### The exercise
Starting at the first line of the records and stopping after the line that contains "49.3 inches", output each line as one string in a JSON list, leaving out blank lines.

### Given data
━━━━━━
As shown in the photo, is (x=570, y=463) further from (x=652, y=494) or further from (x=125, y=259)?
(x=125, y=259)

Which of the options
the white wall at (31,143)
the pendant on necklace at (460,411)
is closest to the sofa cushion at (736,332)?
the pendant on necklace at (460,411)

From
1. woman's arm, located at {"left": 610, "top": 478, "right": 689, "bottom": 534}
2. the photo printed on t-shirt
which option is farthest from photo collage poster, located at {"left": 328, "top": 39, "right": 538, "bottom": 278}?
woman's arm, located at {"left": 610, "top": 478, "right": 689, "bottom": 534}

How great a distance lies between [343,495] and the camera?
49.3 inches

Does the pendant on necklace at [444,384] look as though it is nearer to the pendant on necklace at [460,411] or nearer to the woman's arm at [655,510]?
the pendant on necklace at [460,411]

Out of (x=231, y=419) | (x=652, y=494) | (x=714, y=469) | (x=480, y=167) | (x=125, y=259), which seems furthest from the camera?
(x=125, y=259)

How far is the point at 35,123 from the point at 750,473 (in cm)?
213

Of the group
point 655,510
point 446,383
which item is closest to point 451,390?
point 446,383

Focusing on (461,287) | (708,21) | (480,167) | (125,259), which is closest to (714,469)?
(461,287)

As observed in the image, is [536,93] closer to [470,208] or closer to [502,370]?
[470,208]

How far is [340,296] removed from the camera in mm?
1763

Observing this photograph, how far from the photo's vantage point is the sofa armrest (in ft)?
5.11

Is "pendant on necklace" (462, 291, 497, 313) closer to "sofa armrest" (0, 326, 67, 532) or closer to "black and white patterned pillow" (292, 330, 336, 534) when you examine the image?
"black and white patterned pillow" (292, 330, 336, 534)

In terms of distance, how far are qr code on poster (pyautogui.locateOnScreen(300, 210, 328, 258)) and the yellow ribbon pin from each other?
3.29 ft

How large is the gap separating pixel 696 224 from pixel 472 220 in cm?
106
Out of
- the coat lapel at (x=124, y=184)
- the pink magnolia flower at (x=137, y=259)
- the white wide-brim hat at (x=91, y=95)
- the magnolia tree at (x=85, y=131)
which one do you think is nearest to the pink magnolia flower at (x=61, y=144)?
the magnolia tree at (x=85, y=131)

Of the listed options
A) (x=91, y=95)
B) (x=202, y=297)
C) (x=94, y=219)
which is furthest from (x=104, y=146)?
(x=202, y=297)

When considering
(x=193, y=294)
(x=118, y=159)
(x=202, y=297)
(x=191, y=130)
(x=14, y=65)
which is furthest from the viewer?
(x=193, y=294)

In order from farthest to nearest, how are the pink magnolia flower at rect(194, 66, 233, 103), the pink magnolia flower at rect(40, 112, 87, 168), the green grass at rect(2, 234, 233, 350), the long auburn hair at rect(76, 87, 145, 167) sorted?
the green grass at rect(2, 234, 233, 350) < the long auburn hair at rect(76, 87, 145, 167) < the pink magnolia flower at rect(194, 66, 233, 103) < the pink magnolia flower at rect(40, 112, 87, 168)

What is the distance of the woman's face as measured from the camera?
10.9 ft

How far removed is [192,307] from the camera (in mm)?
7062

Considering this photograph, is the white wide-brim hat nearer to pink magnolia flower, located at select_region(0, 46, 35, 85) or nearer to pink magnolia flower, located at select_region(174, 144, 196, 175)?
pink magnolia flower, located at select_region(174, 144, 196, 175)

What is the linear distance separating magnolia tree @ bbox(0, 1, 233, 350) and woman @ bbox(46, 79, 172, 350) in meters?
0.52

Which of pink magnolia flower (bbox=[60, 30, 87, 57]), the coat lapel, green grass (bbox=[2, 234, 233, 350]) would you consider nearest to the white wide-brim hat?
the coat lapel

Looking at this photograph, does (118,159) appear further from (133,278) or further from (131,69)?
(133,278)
━━━━━━
### Exercise output
[
  "As shown in the photo, is (x=570, y=463) further from (x=652, y=494) or further from (x=125, y=259)?",
  "(x=125, y=259)",
  "Which of the options",
  "the white wall at (31,143)",
  "the pendant on necklace at (460,411)",
  "is closest to the sofa cushion at (736,332)?",
  "the pendant on necklace at (460,411)",
  "From",
  "1. woman's arm, located at {\"left\": 610, \"top\": 478, \"right\": 689, \"bottom\": 534}",
  "2. the photo printed on t-shirt",
  "which option is farthest from photo collage poster, located at {\"left\": 328, \"top\": 39, \"right\": 538, \"bottom\": 278}?",
  "woman's arm, located at {\"left\": 610, \"top\": 478, \"right\": 689, \"bottom\": 534}",
  "How great a distance lies between [343,495] and the camera?",
  "49.3 inches"
]